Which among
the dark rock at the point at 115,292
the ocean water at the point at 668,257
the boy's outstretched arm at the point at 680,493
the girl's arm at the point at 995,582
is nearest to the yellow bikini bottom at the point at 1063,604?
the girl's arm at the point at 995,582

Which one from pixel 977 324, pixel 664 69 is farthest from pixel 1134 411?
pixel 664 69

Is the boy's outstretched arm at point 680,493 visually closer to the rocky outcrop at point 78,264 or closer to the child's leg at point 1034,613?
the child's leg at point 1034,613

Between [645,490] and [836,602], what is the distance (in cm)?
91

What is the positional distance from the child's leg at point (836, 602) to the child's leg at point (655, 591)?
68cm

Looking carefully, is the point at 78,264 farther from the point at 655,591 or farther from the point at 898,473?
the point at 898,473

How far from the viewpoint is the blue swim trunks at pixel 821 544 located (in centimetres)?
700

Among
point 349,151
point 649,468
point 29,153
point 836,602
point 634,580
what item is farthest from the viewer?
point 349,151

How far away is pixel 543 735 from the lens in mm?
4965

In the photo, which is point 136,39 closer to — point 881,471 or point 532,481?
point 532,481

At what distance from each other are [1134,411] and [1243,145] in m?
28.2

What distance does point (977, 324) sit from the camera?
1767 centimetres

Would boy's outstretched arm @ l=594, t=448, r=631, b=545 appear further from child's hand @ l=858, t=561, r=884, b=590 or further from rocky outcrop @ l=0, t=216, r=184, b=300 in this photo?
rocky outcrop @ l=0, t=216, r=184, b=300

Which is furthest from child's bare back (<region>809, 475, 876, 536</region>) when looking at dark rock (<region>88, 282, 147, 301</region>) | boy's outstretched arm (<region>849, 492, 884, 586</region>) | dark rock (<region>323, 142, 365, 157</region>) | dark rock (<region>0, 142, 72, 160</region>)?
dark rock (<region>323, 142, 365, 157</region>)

·····

**WRITTEN INSTRUCTION**
Output the lines above verbatim and in full.

**TASK RESPONSE**
Which among
the dark rock at the point at 115,292
the ocean water at the point at 668,257
the boy's outstretched arm at the point at 680,493
the girl's arm at the point at 995,582
is nearest to the yellow bikini bottom at the point at 1063,604?
the girl's arm at the point at 995,582

Which one from pixel 977 324, pixel 664 69 is farthest from pixel 1134 411?
pixel 664 69

Is the boy's outstretched arm at point 680,493 visually closer to the rocky outcrop at point 78,264 or closer to the child's leg at point 1034,613?
the child's leg at point 1034,613

Between [645,490] and [836,602], what is the distance (in cm)?
91

What is the positional distance from the child's leg at point (836, 602) to the child's leg at point (655, 591)?
68cm

Looking carefully, is the point at 78,264 farther from the point at 655,591 or farther from the point at 898,473?
the point at 898,473

How far from the viewpoint is the blue swim trunks at pixel 821 544 located (in centimetres)?
700

Among
point 349,151
point 649,468
point 29,153
point 836,602
point 634,580
what item is farthest from the viewer?
point 349,151

How far away is pixel 543 735 from the lens in mm?
4965

In the photo, which is point 136,39 closer to — point 881,471 or point 532,481?
point 532,481

At what distance from each other are [1134,411] and [1243,145] in m?
28.2

What distance does point (977, 324) sit from the camera?
1767 centimetres

Would boy's outstretched arm @ l=594, t=448, r=631, b=545 appear further from child's hand @ l=858, t=561, r=884, b=590 or further from rocky outcrop @ l=0, t=216, r=184, b=300 in this photo?
rocky outcrop @ l=0, t=216, r=184, b=300

Which is furthest from child's bare back (<region>809, 475, 876, 536</region>) when looking at dark rock (<region>88, 282, 147, 301</region>) | boy's outstretched arm (<region>849, 492, 884, 586</region>) | dark rock (<region>323, 142, 365, 157</region>) | dark rock (<region>0, 142, 72, 160</region>)?
dark rock (<region>323, 142, 365, 157</region>)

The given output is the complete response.